▶ PARTS OF THE EXERCISE
A. Answer these questions using the article on AI and knowledge work.
(i) What does HR call it?
(ii) According to the article, what do knowledge workers and their employers need to do instead of getting more predictions?
(iii) Where does the strength of AI lie, according to the article?
B. Copy word for word the passage of the article on AI and knowledge work that starts at the words "When the advice" and stops after "in our future.".

═════ DOCUMENT SEGMENT ═════

In the boardroom, we call it risk management. In HR, resilience. In marketing, futureproofing. What we all really want is accurate predictions on when what is going to change, and solutions on how to delay – or ideally, prevent – the impact of those predictions.
Image source: Andrei Krauchuk –
Image source: Andrei Krauchuk – 123RF.com

When the advice to quell this fear-fuelled need for predictions is “you can’t prevent it, you have to adapt to it”; we, however, refuse to accept it.

Instead, we lay the responsibility for adaptation at someone else’s feet, or we launch initiatives to figure out how to be the one company that withstands the storm and remain “resilient” while others experience ruin. Or we create and try to enforce preventative rules that simply result in busy work we can use to make ourselves feel more in control. All this is merely masking our ongoing search for an answer that will better align with how we thought/hoped/planned things would be in our future.

To effectively respond to looming change (with the added threat of mass layoffs due to advancements in artificial intelligence), knowledge workers – and their employers – don’t need more predictions on what exactly will happen over the next two years as AI wrecks well-laid plans like coffee spilled over last-minute homework. They (we) need to buckle down and get to work. Different work.

Refocus training and development

If most knowledge workers are going to be managing AI agents in the near future, the skills they need to develop now isn’t coding. As the strength of AI – generative and agentic – lies in “doing”, we need to strengthen our human workforce on the part that AI is predicted to always need support; original, complex and organic thinking.

═════ RECORDS ═════

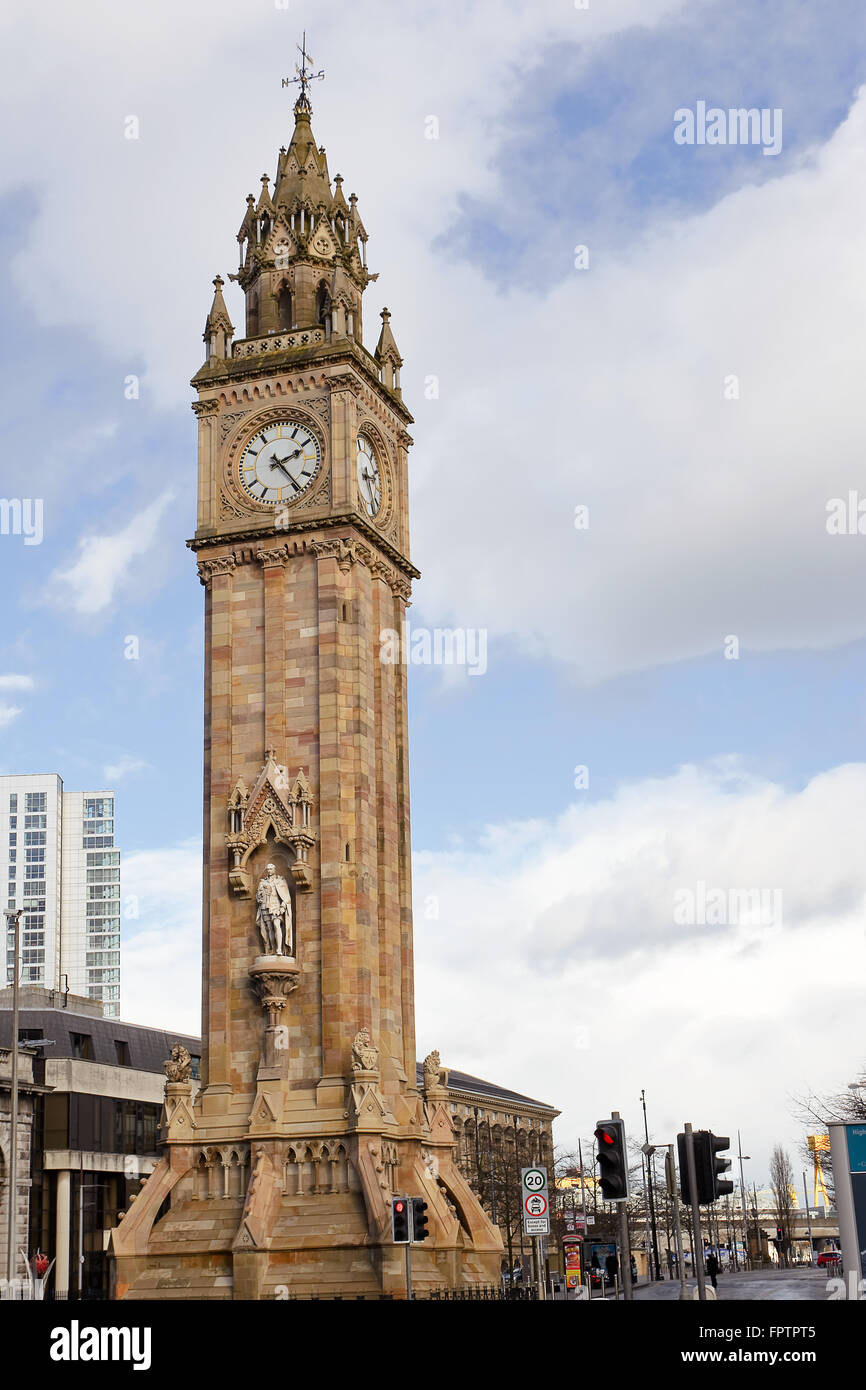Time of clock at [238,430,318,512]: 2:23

═════
═════ RECORDS ═════

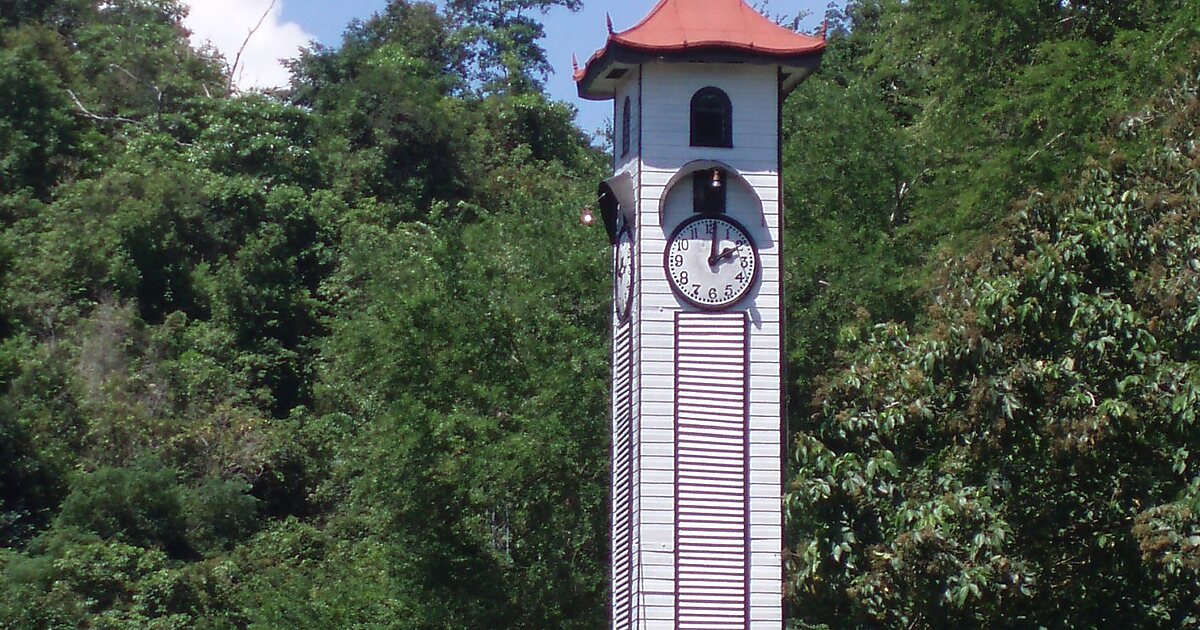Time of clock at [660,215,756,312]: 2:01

═════

▶ RESPONSES FOR EACH TASK
A.
(i) Resilience.
(ii) Buckle down and get to work, different work.
(iii) In "doing".

B.
When the advice to quell this fear-fuelled need for predictions is “you can’t prevent it, you have to adapt to it”; we, however, refuse to accept it.

Instead, we lay the responsibility for adaptation at someone else’s feet, or we launch initiatives to figure out how to be the one company that withstands the storm and remain “resilient” while others experience ruin. Or we create and try to enforce preventative rules that simply result in busy work we can use to make ourselves feel more in control. All this is merely masking our ongoing search for an answer that will better align with how we thought/hoped/planned things would be in our future.